## Using the information
1/ In the article on American drivers in Formula One, who was the last full-time American F1 driver, and in what year?
2/ Print the stretch of the article on American drivers in Formula One from "Written by Danny" through "racers they have?", word for word.

## Text passage
•••••

Written by Danny Jones, Edited by Umut Yelbaşı
The USA has a long and rich history in motorsports. Formula One is set to have 2 races in the US in 2022 following the addition of the Miami Grand Prix. They’ve had the most circuits in F1 history, they host one of the 3 motorsport ‘triple crown events’ in the Indianapolis 500, and have some of the most prestigious race tracks in the world. But why don’t we see any American drivers in F1, despite the huge amount of racers they have?
America hasn’t seen an F1 driver since Alexander Rossi in 2015. The last full-time driver was Scott Speed in 2007, and the last one to score a point was Michael Andretti, way back in 1993. However, the structure of the US motorsport system means that very few single-seater drivers will ever make it to F1, or even be close to it, and here is why.
Just like many European countries, the US has an F4 series, held since 2016. The natural step above that is Formula Regional America, similar to its European counterpart, albeit with smaller grids and pedigree. After that the next step would be F3, but America’s “Road to Indy” system prevents that from happening.
The “Road to Indy” is similar to how most drivers get to F1. It has 4 stages: US F2000, Indy Pro 2000, Indy Lights, and IndyCar, similar to the F4, F3, F2, F1 format. However, the Road to Indy is much cheaper than the European Formula system, and additionally provides scholarships for the winning driver of each step, meaning they can progress on with their racing careers, ensuring that talented drivers aren’t affected by any possible lack of money.
And in 2022, a new unofficial step is set to be added to the ladder. USF Juniors will be a step below US F2000, and is set to bridge the gap between karting and USF2000, which will have the same scholarship award for winning the championship. Interestingly, it will use the same machinery as USF4, but with the purpose of low costs and high rewards.

•••••

## Data shown

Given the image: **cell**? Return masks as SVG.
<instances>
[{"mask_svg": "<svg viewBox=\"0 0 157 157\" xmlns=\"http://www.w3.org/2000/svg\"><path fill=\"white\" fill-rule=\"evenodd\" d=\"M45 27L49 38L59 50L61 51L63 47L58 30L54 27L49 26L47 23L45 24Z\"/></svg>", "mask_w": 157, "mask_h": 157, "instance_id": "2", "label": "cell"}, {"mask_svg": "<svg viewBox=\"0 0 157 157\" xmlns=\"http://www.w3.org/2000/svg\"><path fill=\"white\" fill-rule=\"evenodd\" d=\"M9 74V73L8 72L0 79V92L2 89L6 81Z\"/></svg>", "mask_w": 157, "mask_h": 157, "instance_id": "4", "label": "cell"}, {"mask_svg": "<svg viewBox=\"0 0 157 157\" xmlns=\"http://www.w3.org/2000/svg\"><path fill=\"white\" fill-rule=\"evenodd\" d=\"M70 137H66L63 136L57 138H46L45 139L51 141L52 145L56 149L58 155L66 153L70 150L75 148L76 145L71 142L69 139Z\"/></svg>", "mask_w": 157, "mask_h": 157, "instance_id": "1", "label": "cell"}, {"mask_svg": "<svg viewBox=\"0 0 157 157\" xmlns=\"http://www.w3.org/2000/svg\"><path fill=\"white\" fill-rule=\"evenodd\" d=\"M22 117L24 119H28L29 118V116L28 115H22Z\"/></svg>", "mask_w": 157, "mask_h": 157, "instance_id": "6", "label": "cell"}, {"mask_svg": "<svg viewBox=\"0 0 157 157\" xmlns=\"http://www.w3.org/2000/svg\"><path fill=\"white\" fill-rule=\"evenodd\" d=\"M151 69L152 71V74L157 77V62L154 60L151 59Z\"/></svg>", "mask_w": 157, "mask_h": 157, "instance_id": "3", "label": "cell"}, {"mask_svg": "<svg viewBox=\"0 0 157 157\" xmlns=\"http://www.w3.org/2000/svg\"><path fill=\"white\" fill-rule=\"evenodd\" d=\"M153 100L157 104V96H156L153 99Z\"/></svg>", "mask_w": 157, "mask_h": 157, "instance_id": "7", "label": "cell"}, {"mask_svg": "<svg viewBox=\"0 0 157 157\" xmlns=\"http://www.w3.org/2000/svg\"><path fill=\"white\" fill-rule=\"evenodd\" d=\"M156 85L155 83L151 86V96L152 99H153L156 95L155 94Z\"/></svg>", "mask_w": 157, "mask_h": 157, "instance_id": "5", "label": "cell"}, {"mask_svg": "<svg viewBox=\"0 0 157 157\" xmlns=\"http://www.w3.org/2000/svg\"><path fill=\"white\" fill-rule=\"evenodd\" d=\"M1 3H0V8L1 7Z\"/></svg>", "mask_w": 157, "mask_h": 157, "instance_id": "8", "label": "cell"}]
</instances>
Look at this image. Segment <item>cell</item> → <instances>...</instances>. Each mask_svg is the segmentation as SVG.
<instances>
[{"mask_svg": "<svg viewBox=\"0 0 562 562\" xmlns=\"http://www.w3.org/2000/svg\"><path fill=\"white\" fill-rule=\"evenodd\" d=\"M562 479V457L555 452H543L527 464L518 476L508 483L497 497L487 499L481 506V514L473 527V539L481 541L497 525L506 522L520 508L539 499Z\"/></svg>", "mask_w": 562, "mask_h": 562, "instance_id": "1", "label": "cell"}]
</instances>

•••••

## Results for the exercise
1/ Scott Speed, in 2007.

2/
Written by Danny Jones, Edited by Umut Yelbaşı
The USA has a long and rich history in motorsports. Formula One is set to have 2 races in the US in 2022 following the addition of the Miami Grand Prix. They’ve had the most circuits in F1 history, they host one of the 3 motorsport ‘triple crown events’ in the Indianapolis 500, and have some of the most prestigious race tracks in the world. But why don’t we see any American drivers in F1, despite the huge amount of racers they have?